Written instruction: Format the text lines of the items below as a JSON list of strings, one string per line, and skip the blank lines. Leave out the pictures.

Supplied records:
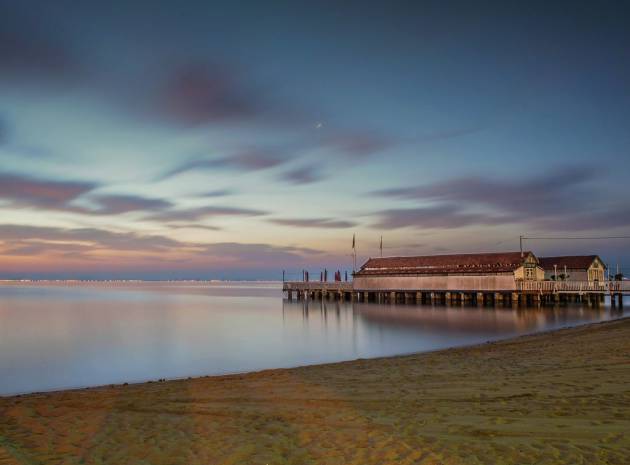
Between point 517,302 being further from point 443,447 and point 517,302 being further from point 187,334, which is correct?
point 443,447

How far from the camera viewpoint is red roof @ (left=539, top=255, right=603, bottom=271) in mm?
57875

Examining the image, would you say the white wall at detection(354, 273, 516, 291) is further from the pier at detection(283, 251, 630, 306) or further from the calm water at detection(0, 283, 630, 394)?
the calm water at detection(0, 283, 630, 394)

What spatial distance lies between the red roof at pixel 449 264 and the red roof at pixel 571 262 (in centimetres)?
754

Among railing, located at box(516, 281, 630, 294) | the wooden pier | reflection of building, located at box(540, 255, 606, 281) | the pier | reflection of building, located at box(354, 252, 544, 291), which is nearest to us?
railing, located at box(516, 281, 630, 294)

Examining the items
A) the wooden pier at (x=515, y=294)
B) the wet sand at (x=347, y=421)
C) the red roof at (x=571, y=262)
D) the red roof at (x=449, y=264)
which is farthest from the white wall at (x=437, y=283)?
the wet sand at (x=347, y=421)

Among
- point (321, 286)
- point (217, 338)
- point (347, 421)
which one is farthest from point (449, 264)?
point (347, 421)

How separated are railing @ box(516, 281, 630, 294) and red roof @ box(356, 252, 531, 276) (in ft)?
7.38

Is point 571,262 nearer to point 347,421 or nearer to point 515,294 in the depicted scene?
point 515,294

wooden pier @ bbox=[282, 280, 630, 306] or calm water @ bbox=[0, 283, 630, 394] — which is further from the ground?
wooden pier @ bbox=[282, 280, 630, 306]

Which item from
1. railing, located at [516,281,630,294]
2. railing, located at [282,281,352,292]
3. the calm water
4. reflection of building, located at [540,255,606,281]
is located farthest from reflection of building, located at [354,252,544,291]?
the calm water

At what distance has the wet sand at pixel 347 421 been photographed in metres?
6.65

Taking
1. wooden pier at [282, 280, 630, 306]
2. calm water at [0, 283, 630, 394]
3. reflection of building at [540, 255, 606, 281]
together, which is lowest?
calm water at [0, 283, 630, 394]

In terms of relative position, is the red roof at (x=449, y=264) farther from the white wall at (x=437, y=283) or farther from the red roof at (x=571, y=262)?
the red roof at (x=571, y=262)

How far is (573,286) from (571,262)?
781cm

Expected output:
[
  "Between point 517,302 being further from point 443,447 and point 517,302 being further from point 187,334, which is correct?",
  "point 443,447",
  "How far from the camera viewpoint is red roof @ (left=539, top=255, right=603, bottom=271) in mm?",
  "57875",
  "Examining the image, would you say the white wall at detection(354, 273, 516, 291) is further from the pier at detection(283, 251, 630, 306) or further from the calm water at detection(0, 283, 630, 394)?",
  "the calm water at detection(0, 283, 630, 394)",
  "What spatial distance lies between the red roof at pixel 449 264 and the red roof at pixel 571 262 (in centimetres)?",
  "754",
  "Among railing, located at box(516, 281, 630, 294) | the wooden pier | reflection of building, located at box(540, 255, 606, 281) | the pier | reflection of building, located at box(354, 252, 544, 291), which is nearest to us?",
  "railing, located at box(516, 281, 630, 294)",
  "Examining the items",
  "A) the wooden pier at (x=515, y=294)",
  "B) the wet sand at (x=347, y=421)",
  "C) the red roof at (x=571, y=262)",
  "D) the red roof at (x=449, y=264)",
  "which is farthest from the white wall at (x=437, y=283)?",
  "the wet sand at (x=347, y=421)",
  "Among",
  "- point (321, 286)",
  "- point (217, 338)",
  "- point (347, 421)",
  "which one is farthest from point (449, 264)?",
  "point (347, 421)",
  "How separated are railing @ box(516, 281, 630, 294) and red roof @ box(356, 252, 531, 276) (in ft)?",
  "7.38",
  "Is point 571,262 nearer to point 347,421 or nearer to point 515,294 in the depicted scene?",
  "point 515,294",
  "wooden pier @ bbox=[282, 280, 630, 306] or calm water @ bbox=[0, 283, 630, 394] — which is further from the ground?",
  "wooden pier @ bbox=[282, 280, 630, 306]",
  "Which item from",
  "1. railing, located at [516,281,630,294]",
  "2. railing, located at [282,281,352,292]",
  "3. the calm water",
  "4. reflection of building, located at [540,255,606,281]",
  "is located farthest from reflection of building, located at [354,252,544,291]?",
  "the calm water",
  "At what distance has the wet sand at pixel 347 421 been photographed in metres?",
  "6.65",
  "Taking",
  "1. wooden pier at [282, 280, 630, 306]",
  "2. calm water at [0, 283, 630, 394]",
  "3. reflection of building at [540, 255, 606, 281]",
  "together, which is lowest?",
  "calm water at [0, 283, 630, 394]",
  "In terms of relative position, is the red roof at (x=449, y=264) farther from the white wall at (x=437, y=283) or farther from the red roof at (x=571, y=262)?",
  "the red roof at (x=571, y=262)",
  "How far is (573,286) from (571,262)?",
  "781cm"
]